*** Opening of Task data ***

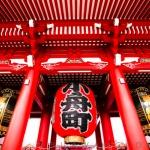 ทัวร์ญี่ปุ่น โตเกียว LOVE LOVE WINTER 5วัน 3คืน TZ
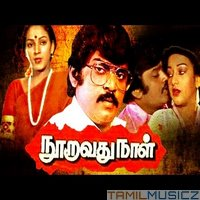 100 vathu naal tamil movie free download.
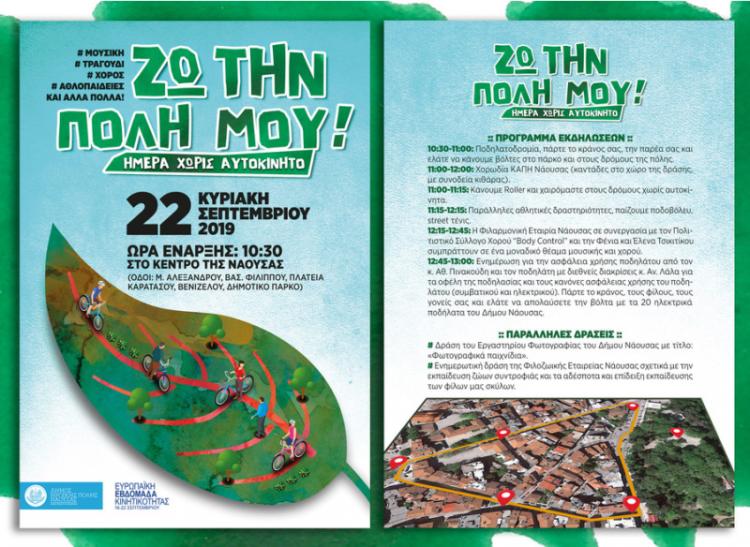 «Ζω την πόλη μου - Ημέρα χωρίς αυτοκίνητο», εκδηλώσεις του Δ.Νάουσας στο πλαίσιο της «Ευρωπαϊκής Εβδομάδας Κινητικότητας»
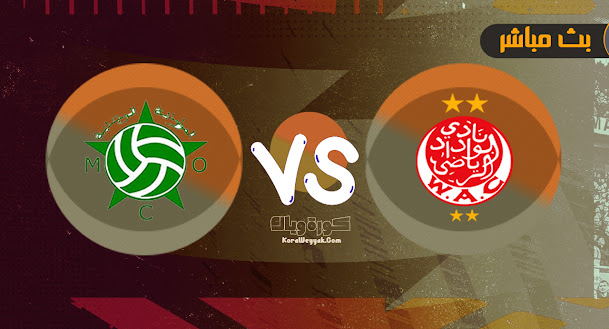 نتيجة مباراة مولودية وجدة والوداد الرياضي اليوم 14 يوليو 2021 في الدوري المغربي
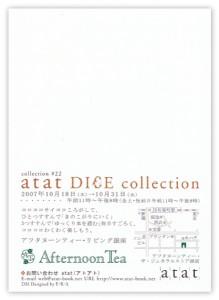 atat_b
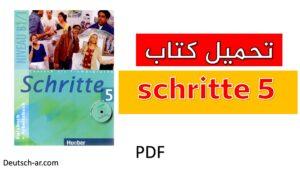 تحميل كتاب schritte 5 pdf مع الصوتيات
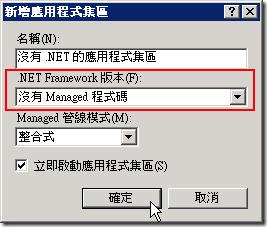 新增應用程式集區時,名稱自己取,但是 .Net Framework 版本務必選取「沒有 Managed 程式碼」!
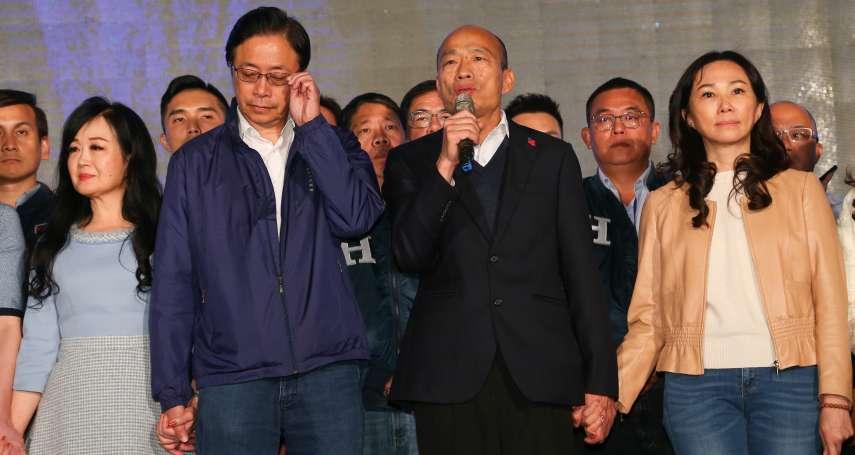 韓國瑜喊「民調蓋牌」是自欺欺人嗎?陳學聖爆當年連戰民調秘辛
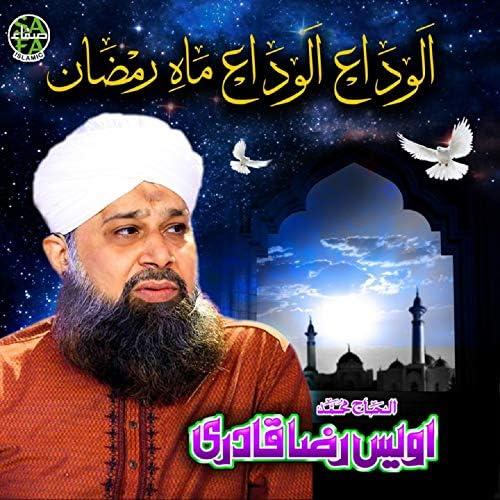 Al Haaj Muhammad Owais Raza Qadri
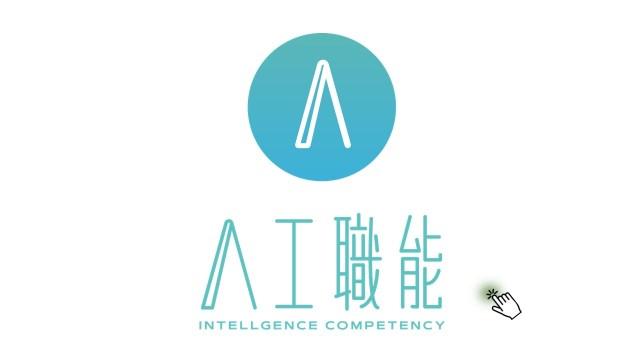 AI職能 聯和趨動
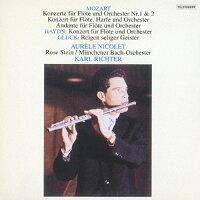 モーツァルト:フルート協奏曲、フルート&ハープ協奏曲他/ハイブリッドCD/WPCS-12572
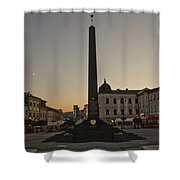 Sunset In B.bystrica Shower Curtain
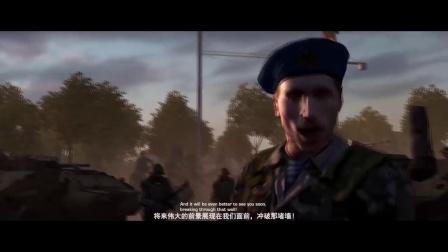 苏联歌曲《草原啊草原》冲突世界:苏联进攻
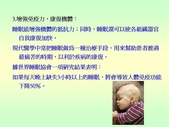 不覓仙方覓睡方 -9-10-2013:投影片5.JPG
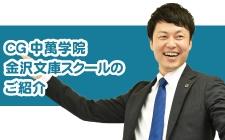 【今週のピックアップ】CG中萬学院金沢文庫スクール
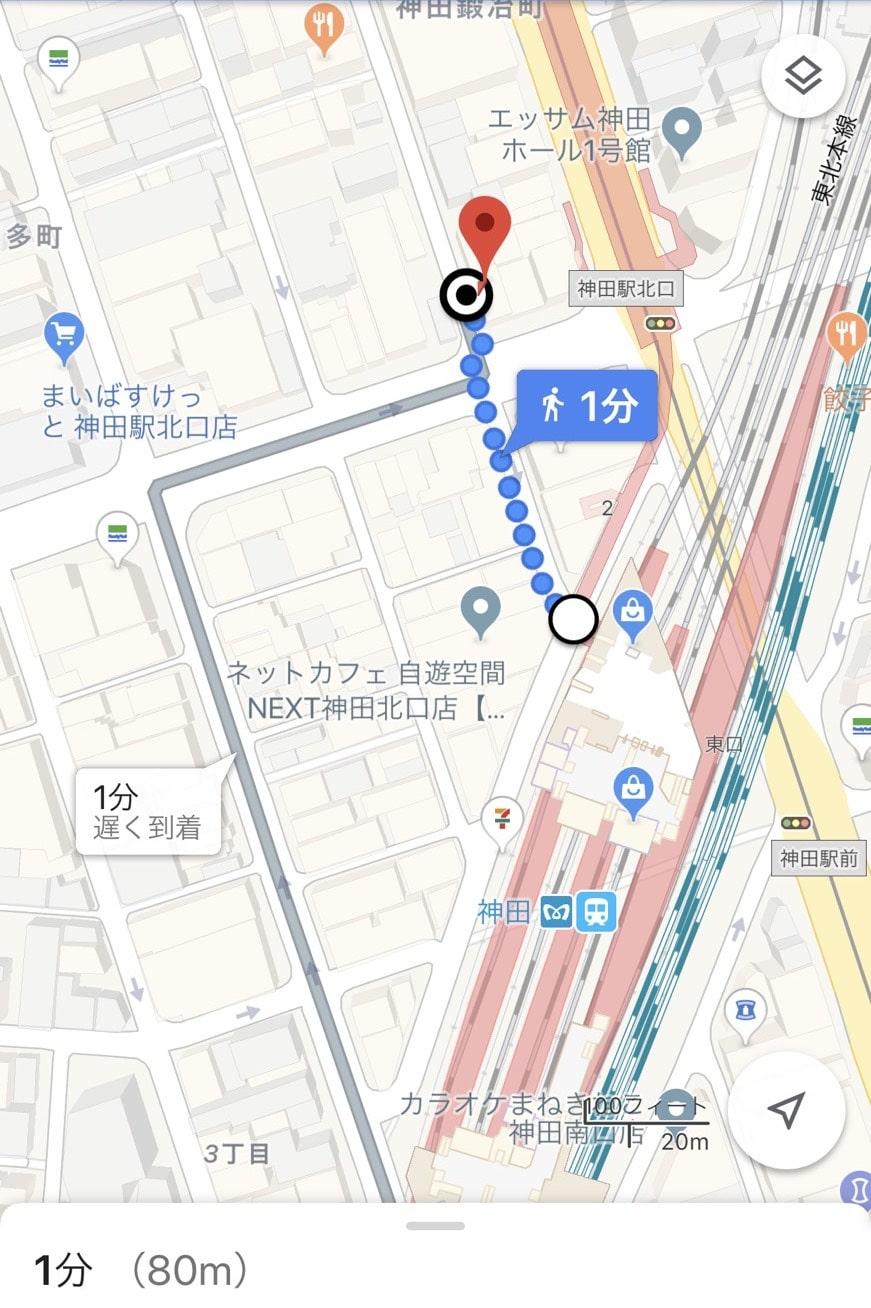 神田駅から占いハートフル神田店までの経路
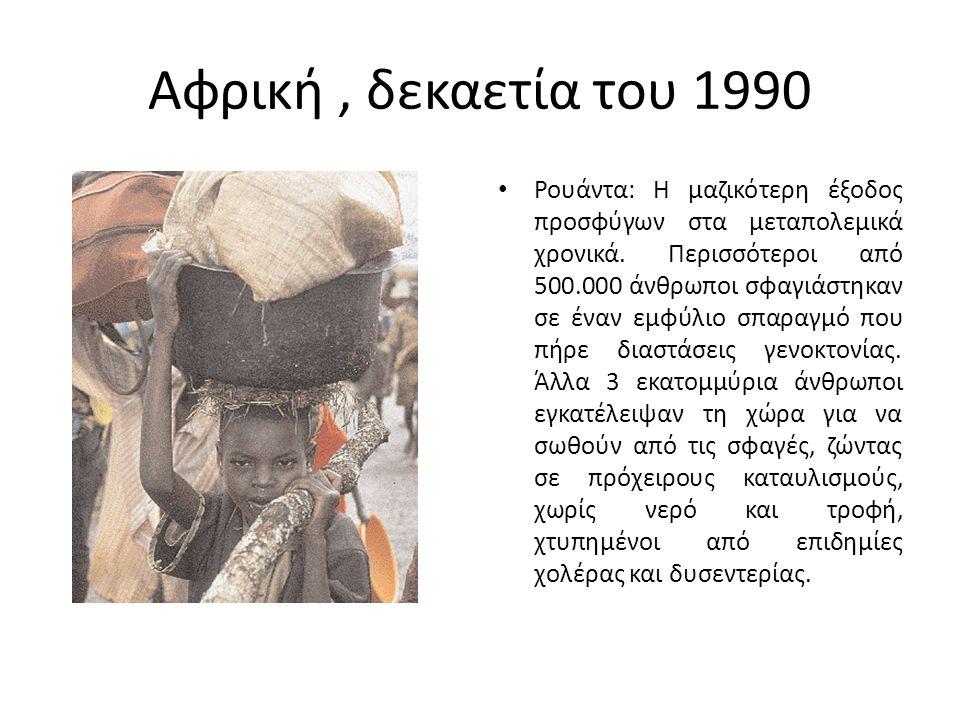 Αφρική, δεκαετία του 1990 • Ρουάντα: Η μαζικότερη έξοδος προσφύγων στα μεταπολεμικά χρονικά. Περισσότεροι από 500.000 άνθρωποι σφαγιάστηκαν σε έναν εμ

*** Close of Task data ***

### Work to be completed:
An answer containing only the lines from the one holding "神田駅から占いハートフル神田店までの経路" through the close of the entries above, reproduced exactly and stripped of pictures, is expected.

### Result of this exercise:
 神田駅から占いハートフル神田店までの経路
 Αφρική, δεκαετία του 1990 • Ρουάντα: Η μαζικότερη έξοδος προσφύγων στα μεταπολεμικά χρονικά. Περισσότεροι από 500.000 άνθρωποι σφαγιάστηκαν σε έναν εμ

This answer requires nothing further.